Of course, baseball is the focus of City on Fire, so there is plenty of source material coming from the Tigers themselves. One of those players is Horton, who emerges as one of the heroes of the story. It was Horton who made his way to 12th Street one summer day in 1967, shortly after the riots had broken out. Still wearing his full Tigers uniform from a Sunday doubleheader, Horton jumped on top of a truck with a bullhorn, and implored the rioters to stop their violence. Horton’s words ultimately went unheeded, but his actions remain a source of true heroism and not some gesture requiring little personal risk to one safety.
In addition to the players mentioned above, several ex-Tigers who have since passed away also appear in the documentary. They include Jim Northrup, Gates Brown, and Earl Wilson, three important figures in franchise history and three players known for their honest, forthright ways. Brown and Wilson, in particular, provide particularly hard-hitting commentary about the prevalent racism. There is also comment from the late Ernie Harwell, who not only served the Tigers as their lead broadcaster in 1968 but also arranged for Jose Feliciano to sign the National Anthem prior to one of the World Series games. When Feliciano delivered a controversial rendition of the Anthem, one that was long and offbeat in style (and one that irritated Lolich, Detroit’s starter that day), Harwell feared that he might lose his job with the Tigers. Thankfully, that did not come to pass.

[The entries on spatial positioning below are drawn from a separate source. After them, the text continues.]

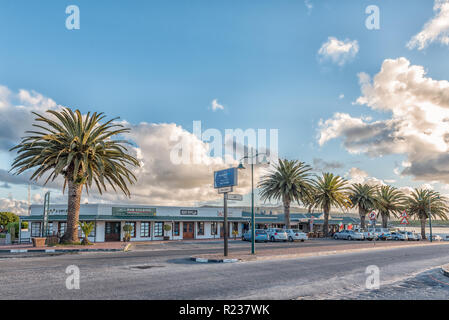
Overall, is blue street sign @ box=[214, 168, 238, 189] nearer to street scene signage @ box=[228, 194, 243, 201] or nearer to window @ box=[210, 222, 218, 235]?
street scene signage @ box=[228, 194, 243, 201]

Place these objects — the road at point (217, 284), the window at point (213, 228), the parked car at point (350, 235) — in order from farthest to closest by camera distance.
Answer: the parked car at point (350, 235), the window at point (213, 228), the road at point (217, 284)

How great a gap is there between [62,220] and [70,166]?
12.9m

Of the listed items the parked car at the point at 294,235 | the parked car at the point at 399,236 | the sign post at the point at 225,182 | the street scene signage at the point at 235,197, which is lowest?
the parked car at the point at 399,236

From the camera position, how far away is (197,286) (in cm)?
1112

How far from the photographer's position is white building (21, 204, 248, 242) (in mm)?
41281

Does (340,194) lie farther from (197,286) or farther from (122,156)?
(197,286)

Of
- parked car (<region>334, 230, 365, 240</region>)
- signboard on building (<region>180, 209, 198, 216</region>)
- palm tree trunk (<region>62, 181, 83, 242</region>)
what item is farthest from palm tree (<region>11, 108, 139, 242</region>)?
parked car (<region>334, 230, 365, 240</region>)

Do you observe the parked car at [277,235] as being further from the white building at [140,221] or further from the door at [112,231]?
the door at [112,231]

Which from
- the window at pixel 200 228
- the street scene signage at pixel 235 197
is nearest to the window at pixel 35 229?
the window at pixel 200 228

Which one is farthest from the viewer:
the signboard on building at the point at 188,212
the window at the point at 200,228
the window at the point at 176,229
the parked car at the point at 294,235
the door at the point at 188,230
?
the window at the point at 200,228

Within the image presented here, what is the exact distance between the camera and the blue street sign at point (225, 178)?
23.2m

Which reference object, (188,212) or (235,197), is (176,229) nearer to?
(188,212)

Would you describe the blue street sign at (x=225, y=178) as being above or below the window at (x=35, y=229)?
above
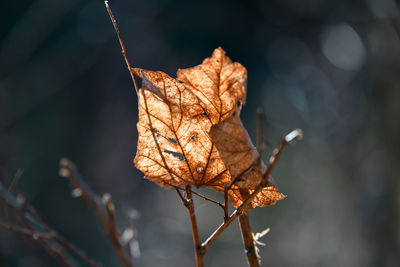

Led by Keteyian and Schreiber, the film provides evidence of how the success of a baseball team can help a city heal from civic tensions, in this case bigotry and race rioting. Some naysayers have claimed the film provides no actual proof of the Tigers’ supposed “healing” of the city, as if such proof can be supplied in scientific fashion. Yet, the general absence of rioting in Detroit in ’68 and the increased attendance at Tiger Stadium certainly indicate that some sort of healing did take place. Additionally, the general consensus of those interviewed is that the Tigers’ on-field success did help alleviate some of the racial tension. They were there, and I was not, so I tend to believe what they have to say.
It’s a story that is already well known to Tigers fans who were old enough to remember the late 1960s, but the documentary has also exposed non-local fans to the pertinence and importance of the 1968 Tigers. Prior to watching the film, I had heard only brief snippets about the social significance of that team and had only a cursory understanding of the connection between the racial violence and those Tigers. For me, watching the film helped solidify the story of what Horton and the Tigers did in mending at least some of the feelings of hatred that had infiltrated the city. I suspect that it would do the same for younger fans who have no first-hand memory of the ’68 Tigers, the rioting and the looting, or the general swirl of racial tension that existed throughout America at that time.
As an added bonus, City on Fire can be viewed for free by anyone with an Internet connection. The entire documentary, which runs just under an hour, is available for viewing on YouTube. If you haven’t seen the film, watch it. If you have, take a second look. You will be entertained, and you will definitely learn something about one of baseball’s most important stories of the last 50 years. I know that I did.